What the task asks
Please print, exactly, only the lines in the entries below from the line that has "Posición de los músculos del antebrazo" through the line that has "australia, beautiful, and camel image". Pictures don't go in.

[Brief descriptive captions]
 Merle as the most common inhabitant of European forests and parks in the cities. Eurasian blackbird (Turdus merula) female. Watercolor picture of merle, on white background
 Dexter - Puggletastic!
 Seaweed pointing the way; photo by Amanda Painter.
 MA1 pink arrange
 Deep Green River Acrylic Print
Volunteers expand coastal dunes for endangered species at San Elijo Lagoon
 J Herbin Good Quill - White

--

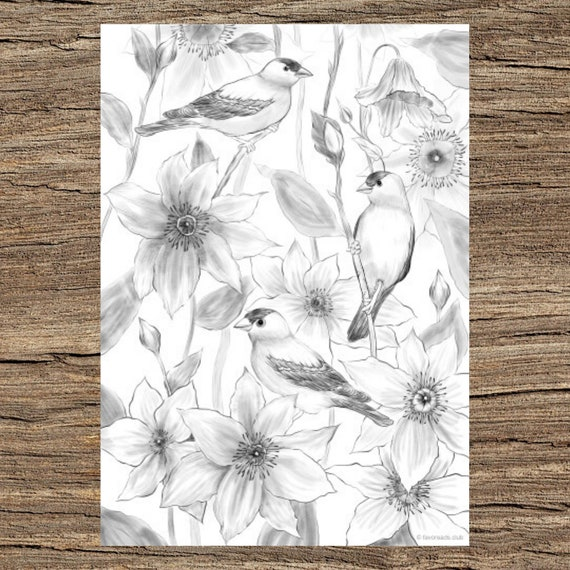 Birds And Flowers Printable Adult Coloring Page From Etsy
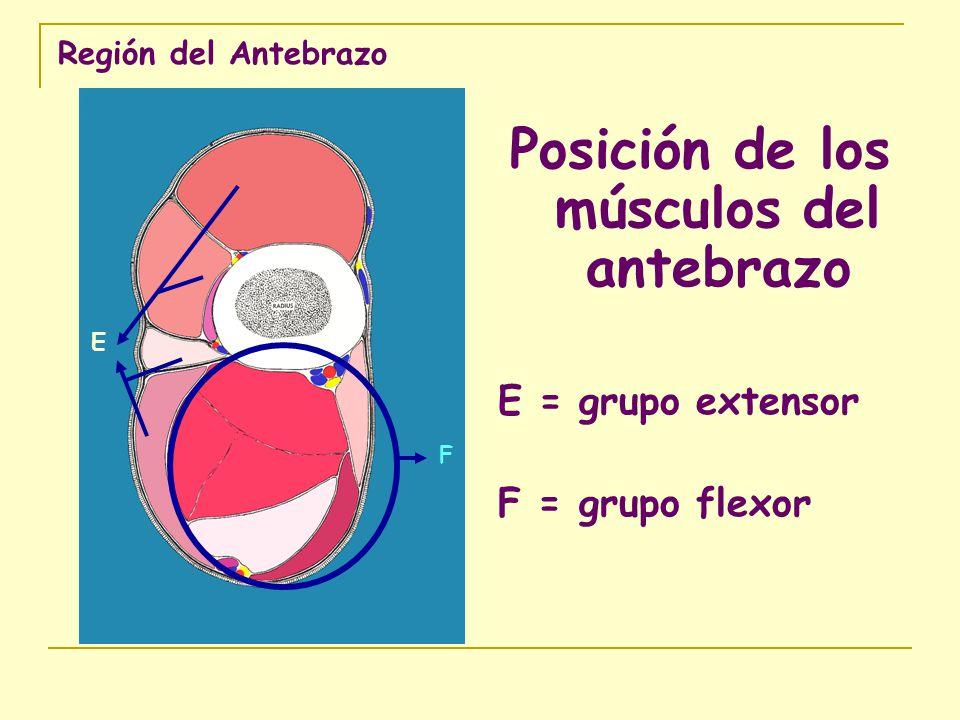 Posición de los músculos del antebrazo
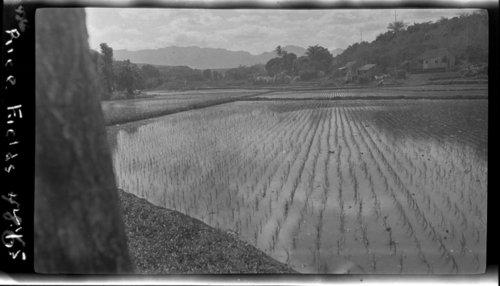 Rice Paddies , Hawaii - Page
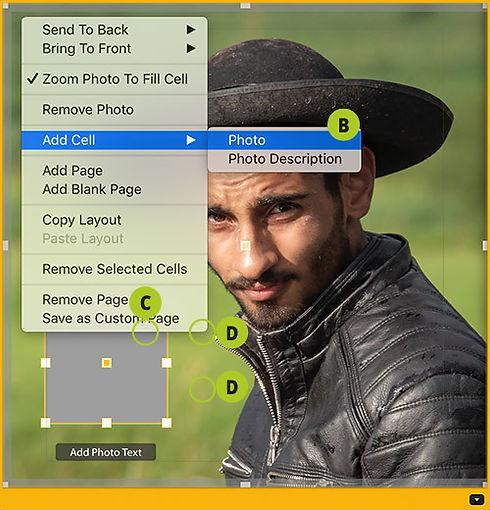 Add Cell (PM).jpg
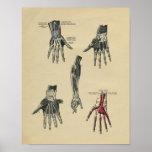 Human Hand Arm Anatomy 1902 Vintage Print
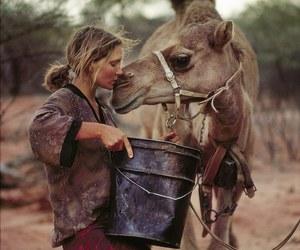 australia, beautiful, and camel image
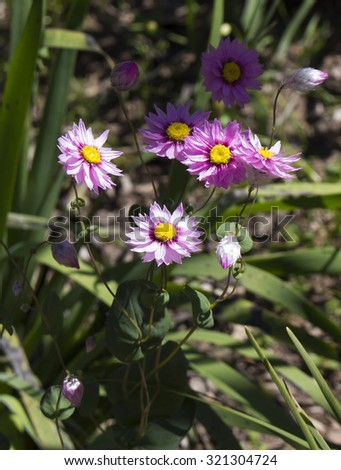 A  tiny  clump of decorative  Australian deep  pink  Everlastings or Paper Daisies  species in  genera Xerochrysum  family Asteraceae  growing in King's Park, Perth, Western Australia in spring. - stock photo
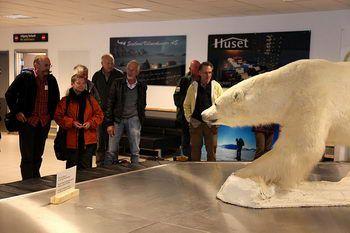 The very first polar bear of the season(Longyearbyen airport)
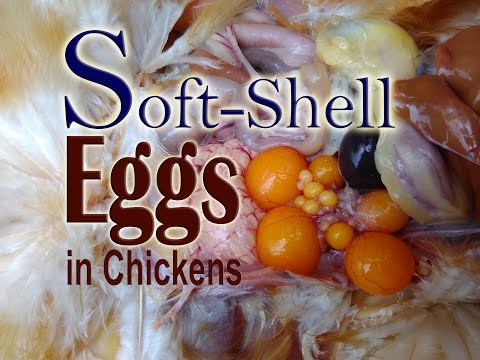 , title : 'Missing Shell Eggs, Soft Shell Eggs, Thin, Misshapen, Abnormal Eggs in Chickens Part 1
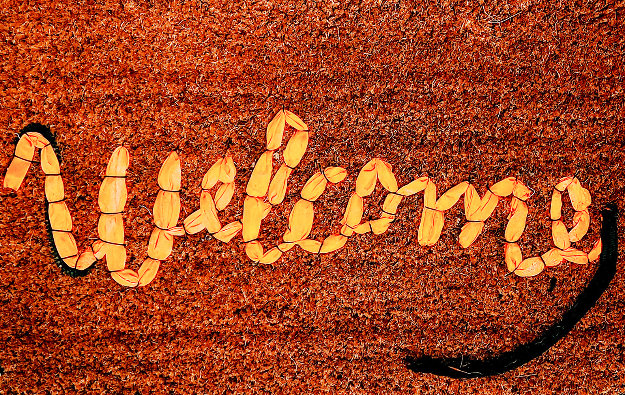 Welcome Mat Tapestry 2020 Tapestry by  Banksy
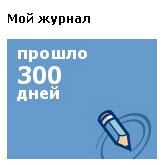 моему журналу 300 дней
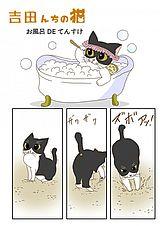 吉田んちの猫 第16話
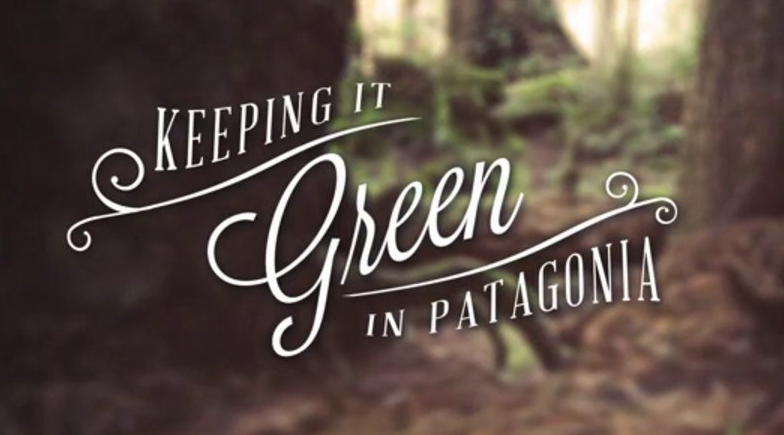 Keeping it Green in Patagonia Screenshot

Task output
 Posición de los músculos del antebrazo
 Rice Paddies , Hawaii - Page
 Add Cell (PM).jpg
 Human Hand Arm Anatomy 1902 Vintage Print
 australia, beautiful, and camel image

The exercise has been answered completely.